◆ What the task asks: Return each line of the listing below that contains the string "instances".

◆ Contour annotation records:
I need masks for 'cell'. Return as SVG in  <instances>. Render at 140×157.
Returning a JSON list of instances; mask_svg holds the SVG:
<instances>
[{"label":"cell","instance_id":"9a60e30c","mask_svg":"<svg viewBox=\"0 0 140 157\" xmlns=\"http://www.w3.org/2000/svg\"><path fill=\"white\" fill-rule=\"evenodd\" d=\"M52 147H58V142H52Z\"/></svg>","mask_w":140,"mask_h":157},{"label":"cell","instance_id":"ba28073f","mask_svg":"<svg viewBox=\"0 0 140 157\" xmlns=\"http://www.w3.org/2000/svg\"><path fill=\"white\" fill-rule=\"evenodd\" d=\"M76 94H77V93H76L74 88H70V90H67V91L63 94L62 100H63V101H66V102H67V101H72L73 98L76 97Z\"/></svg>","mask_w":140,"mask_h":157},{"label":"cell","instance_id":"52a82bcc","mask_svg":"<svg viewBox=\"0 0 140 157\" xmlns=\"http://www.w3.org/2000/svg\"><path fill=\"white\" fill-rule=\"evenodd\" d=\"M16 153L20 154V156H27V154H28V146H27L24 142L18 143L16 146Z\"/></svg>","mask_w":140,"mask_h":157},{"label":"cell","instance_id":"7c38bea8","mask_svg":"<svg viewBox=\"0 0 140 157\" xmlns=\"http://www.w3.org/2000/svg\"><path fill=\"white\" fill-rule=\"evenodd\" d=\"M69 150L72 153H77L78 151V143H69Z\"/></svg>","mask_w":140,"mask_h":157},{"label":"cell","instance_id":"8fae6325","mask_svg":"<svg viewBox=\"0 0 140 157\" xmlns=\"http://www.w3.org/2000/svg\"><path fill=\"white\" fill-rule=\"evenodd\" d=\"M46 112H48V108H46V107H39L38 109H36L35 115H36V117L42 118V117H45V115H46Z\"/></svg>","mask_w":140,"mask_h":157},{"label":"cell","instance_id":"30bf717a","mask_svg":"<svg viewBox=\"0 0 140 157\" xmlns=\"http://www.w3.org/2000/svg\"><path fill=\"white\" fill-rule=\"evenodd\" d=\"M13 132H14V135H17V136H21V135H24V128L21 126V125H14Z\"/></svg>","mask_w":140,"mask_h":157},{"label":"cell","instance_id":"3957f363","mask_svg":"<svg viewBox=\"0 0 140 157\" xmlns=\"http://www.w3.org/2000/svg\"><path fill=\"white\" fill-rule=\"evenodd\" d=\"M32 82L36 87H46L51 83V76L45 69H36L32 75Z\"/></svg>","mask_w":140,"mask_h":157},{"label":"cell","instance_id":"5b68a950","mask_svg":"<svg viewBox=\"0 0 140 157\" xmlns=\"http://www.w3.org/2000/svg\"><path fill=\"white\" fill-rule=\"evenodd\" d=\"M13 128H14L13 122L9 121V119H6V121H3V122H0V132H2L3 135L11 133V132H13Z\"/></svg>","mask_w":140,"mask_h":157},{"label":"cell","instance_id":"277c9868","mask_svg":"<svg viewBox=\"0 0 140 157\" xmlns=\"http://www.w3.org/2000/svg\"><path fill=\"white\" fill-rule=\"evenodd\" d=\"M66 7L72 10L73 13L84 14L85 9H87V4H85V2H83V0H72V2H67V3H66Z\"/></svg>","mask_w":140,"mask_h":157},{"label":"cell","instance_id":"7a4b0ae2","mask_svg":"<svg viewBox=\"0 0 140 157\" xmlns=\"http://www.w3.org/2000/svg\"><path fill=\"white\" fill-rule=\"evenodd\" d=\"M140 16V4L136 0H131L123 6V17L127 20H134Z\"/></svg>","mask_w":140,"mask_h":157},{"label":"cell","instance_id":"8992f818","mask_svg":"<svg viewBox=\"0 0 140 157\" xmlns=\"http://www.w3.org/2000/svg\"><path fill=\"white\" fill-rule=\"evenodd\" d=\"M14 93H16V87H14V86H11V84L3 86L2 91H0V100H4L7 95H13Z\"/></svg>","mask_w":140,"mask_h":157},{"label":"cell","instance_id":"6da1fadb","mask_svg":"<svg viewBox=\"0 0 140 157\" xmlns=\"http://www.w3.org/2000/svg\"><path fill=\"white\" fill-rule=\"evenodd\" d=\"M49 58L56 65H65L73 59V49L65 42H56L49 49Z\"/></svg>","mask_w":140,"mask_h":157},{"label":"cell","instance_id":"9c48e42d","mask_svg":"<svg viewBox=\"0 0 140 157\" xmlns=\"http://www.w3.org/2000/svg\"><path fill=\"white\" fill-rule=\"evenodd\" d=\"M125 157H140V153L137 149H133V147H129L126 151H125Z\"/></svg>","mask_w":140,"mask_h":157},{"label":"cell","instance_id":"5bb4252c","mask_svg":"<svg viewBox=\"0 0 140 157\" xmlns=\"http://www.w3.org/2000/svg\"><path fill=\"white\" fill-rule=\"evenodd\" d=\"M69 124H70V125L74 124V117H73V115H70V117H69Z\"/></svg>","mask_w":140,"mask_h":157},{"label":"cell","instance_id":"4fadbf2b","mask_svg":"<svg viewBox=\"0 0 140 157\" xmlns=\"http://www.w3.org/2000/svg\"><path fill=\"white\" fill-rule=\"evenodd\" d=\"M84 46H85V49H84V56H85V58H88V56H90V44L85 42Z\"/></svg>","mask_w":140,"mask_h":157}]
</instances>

◆ Written reply:
I need masks for 'cell'. Return as SVG in  <instances>. Render at 140×157.
Returning a JSON list of instances; mask_svg holds the SVG:
<instances>
</instances>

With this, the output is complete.